- Logo used by the group
- Leaders: Hamza bin Laden † (allegedly)^{[unreliable source?]} Abu Julaybib †^{[unreliable source?]}
- Dates active: 9 October 2017–November 2017
- Groups: Former Jaish al-Muhajireen wal-Ansar, Jabhat al-Nusra, and ISIL elements
- Ideology: Islamism Caliphate Restoration; Anti-communism
- Wars: the Syrian Civil War

= Jama'at Ansar al-Furqan in Bilad al Sham =

Jama'at Ansar al-Furqan fi Bilad al-Sham (جماعة أنصار الفرقان في بلاد الشام; lit. "Supporters of the Criterion in the Levant") was an armed jihadist group that was active in Syria which was established in the fall of 2017 by former members of Jaish al-Muhajireen wal-Ansar. The group was reportedly led by the son of al-Qaeda's founder Osama bin Laden, Hamza bin Laden.

==Background==
In the group's charter it claimed to be at war with the government of Bashar al-Assad, Turkey, the Turkish-backed Free Syrian Army, Russia, Shias and atheists. The charter also outlined the group's opposition to both democratic and communist governments and opposition to the various current Arab governments, most of whom are secular. The group had called upon various jihadist factions to unite and focus on fighting common enemies and had recruited many veteran jihadist fighters from such groups in Syria. The group also reportedly had a large number of veteran al-Qaeda fighters from the Arabian Peninsula and South Asia.

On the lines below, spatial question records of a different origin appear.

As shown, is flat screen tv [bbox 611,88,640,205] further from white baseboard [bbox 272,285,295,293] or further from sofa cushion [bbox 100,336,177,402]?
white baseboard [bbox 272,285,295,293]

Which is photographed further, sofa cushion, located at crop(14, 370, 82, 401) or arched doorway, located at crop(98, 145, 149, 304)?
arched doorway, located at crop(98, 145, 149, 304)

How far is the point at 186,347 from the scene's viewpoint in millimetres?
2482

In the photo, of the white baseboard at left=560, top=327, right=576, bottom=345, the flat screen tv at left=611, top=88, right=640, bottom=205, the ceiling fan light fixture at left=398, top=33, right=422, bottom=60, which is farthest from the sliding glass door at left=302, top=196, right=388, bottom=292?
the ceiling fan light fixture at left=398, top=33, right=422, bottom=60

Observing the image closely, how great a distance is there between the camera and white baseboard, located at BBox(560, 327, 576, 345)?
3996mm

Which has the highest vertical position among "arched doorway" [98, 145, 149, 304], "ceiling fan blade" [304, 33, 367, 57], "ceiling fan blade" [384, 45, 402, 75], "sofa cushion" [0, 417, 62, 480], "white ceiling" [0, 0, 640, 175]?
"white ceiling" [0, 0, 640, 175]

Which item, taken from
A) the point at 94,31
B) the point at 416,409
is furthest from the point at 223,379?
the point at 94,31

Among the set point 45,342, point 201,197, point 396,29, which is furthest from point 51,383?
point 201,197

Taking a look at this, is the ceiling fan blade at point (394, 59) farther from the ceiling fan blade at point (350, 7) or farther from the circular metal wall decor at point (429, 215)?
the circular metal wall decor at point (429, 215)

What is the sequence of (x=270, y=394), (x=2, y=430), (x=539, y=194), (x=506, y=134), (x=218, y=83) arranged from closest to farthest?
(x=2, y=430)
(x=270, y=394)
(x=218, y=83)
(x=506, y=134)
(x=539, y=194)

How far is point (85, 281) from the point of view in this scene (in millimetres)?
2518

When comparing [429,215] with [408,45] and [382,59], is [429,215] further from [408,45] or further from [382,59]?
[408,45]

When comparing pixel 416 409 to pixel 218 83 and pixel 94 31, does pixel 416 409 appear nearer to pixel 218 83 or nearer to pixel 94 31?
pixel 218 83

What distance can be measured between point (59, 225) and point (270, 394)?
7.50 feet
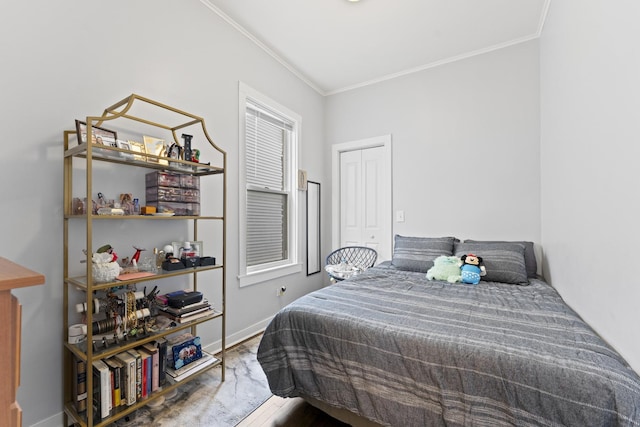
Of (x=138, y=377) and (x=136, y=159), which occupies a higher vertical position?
(x=136, y=159)

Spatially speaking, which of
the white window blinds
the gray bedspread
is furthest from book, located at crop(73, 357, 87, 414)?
the white window blinds

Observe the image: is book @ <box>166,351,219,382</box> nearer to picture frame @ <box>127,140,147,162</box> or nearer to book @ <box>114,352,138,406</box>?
book @ <box>114,352,138,406</box>

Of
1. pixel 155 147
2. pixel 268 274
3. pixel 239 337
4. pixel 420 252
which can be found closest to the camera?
pixel 155 147

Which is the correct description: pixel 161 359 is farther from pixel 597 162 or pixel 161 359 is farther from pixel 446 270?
pixel 597 162

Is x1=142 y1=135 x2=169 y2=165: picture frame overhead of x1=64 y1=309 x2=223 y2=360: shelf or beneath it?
overhead

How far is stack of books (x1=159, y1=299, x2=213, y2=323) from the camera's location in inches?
73.5

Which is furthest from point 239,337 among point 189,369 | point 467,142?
point 467,142

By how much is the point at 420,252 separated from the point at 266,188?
174cm

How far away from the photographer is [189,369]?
74.5 inches

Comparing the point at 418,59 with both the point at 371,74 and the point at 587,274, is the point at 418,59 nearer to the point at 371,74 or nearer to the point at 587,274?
the point at 371,74

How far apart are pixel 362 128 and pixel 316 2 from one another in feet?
5.33

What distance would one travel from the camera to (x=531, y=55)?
2775mm

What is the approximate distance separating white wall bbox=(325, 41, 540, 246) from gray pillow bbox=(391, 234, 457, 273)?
1.13 ft

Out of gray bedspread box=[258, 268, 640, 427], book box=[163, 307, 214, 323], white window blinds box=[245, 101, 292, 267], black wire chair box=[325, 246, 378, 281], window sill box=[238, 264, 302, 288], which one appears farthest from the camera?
black wire chair box=[325, 246, 378, 281]
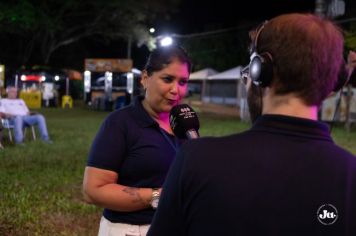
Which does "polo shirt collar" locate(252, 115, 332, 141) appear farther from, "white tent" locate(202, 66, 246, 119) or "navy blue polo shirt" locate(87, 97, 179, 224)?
"white tent" locate(202, 66, 246, 119)

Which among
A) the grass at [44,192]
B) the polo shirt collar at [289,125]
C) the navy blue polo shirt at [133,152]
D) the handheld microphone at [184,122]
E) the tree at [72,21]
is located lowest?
the grass at [44,192]

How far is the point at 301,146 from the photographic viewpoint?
132 cm

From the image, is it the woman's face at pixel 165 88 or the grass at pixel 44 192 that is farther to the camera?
the grass at pixel 44 192

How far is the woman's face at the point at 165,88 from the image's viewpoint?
8.57 ft

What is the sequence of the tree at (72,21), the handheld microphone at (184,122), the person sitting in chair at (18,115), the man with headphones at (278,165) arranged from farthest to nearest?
the tree at (72,21) → the person sitting in chair at (18,115) → the handheld microphone at (184,122) → the man with headphones at (278,165)

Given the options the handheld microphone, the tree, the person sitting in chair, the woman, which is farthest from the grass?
the tree

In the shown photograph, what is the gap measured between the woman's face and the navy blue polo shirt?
136 mm

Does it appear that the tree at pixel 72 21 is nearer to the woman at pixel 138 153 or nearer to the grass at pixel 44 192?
the grass at pixel 44 192

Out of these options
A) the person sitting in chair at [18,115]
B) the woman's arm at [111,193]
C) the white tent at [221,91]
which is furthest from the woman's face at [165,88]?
the white tent at [221,91]

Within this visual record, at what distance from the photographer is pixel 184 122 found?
2221 millimetres

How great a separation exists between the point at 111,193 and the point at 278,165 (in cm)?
122

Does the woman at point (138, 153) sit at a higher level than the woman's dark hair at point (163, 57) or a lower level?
lower

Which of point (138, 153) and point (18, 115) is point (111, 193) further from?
point (18, 115)

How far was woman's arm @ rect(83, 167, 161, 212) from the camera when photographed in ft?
7.77
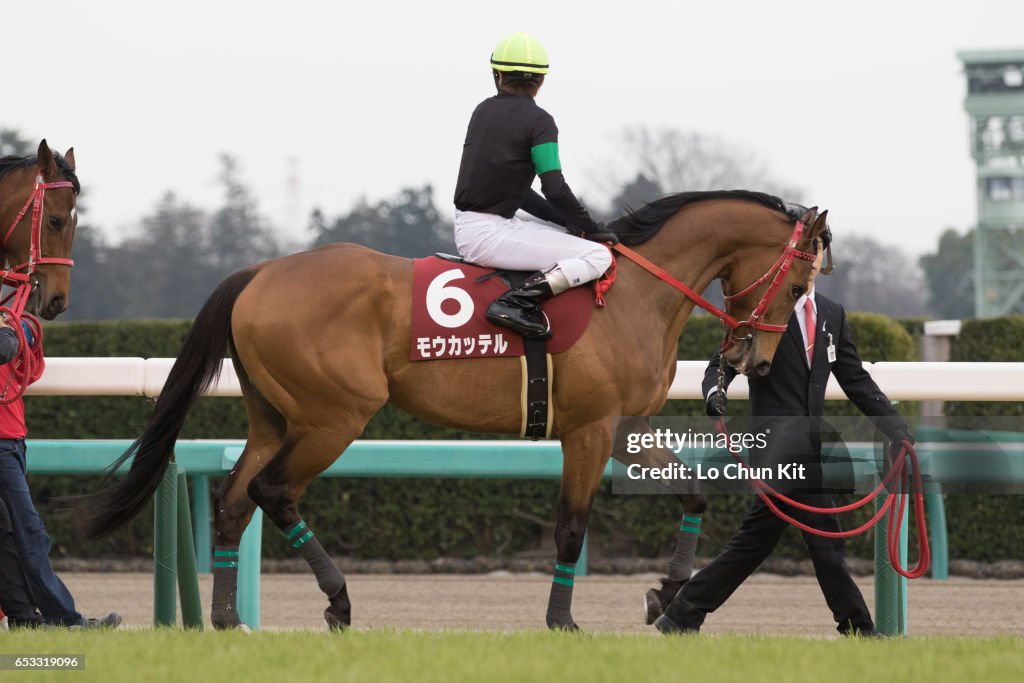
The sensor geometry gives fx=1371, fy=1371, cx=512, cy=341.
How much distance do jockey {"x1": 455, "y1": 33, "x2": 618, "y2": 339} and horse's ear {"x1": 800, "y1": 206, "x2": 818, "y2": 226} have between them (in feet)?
2.62

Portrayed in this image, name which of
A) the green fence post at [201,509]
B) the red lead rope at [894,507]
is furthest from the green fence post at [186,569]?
the red lead rope at [894,507]

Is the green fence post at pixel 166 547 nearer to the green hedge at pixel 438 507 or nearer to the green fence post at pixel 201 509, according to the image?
the green fence post at pixel 201 509

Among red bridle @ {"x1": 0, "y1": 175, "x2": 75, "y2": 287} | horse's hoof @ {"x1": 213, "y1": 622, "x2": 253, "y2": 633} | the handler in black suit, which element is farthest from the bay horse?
red bridle @ {"x1": 0, "y1": 175, "x2": 75, "y2": 287}

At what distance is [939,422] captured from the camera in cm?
791

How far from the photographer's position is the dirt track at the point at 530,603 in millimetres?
6594

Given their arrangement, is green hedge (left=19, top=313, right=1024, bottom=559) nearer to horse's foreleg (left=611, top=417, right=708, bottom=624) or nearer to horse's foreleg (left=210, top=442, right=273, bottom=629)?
horse's foreleg (left=611, top=417, right=708, bottom=624)

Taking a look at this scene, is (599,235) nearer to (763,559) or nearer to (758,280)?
(758,280)

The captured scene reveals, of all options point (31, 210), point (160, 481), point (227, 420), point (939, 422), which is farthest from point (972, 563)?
point (31, 210)

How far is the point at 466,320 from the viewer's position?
4.81m

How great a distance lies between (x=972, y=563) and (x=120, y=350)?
19.0 ft

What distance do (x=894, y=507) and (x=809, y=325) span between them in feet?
2.36

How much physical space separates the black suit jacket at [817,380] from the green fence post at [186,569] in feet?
7.14

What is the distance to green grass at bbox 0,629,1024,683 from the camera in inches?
138

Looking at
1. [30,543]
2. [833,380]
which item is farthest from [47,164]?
[833,380]
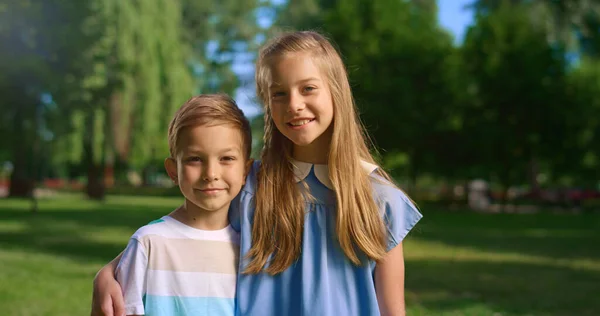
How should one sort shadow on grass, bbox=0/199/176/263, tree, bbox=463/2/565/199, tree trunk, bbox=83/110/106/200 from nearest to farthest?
shadow on grass, bbox=0/199/176/263
tree trunk, bbox=83/110/106/200
tree, bbox=463/2/565/199

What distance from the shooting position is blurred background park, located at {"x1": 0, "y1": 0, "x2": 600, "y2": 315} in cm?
874

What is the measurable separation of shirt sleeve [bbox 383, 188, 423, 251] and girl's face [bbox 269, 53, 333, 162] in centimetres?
30

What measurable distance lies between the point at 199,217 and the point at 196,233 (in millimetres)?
51

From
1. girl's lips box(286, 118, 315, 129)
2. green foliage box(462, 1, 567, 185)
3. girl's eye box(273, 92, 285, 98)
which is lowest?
girl's lips box(286, 118, 315, 129)

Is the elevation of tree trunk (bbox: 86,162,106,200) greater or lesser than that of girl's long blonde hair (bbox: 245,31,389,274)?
lesser

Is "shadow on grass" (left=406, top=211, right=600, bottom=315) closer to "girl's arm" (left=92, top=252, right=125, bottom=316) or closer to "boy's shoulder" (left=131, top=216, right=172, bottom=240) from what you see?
"boy's shoulder" (left=131, top=216, right=172, bottom=240)

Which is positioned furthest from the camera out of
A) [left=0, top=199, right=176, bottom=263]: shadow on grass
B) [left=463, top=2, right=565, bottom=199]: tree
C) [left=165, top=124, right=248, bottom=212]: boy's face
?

After the group's formation, Hayat Tahrir al-Sham (HTS) arrested the group's leadership in November 2017, as well as Sami al-Oraydi, who left HTS and was formerly al-Nusra's top Sharia official. After the arrests, Ansar al-Furqan and HTS agreed not to weaken or compete with each other, until the later establishment of Hurras al-Din led by several HTS defectors and al-Qaeda loyalists including al-Oraydi.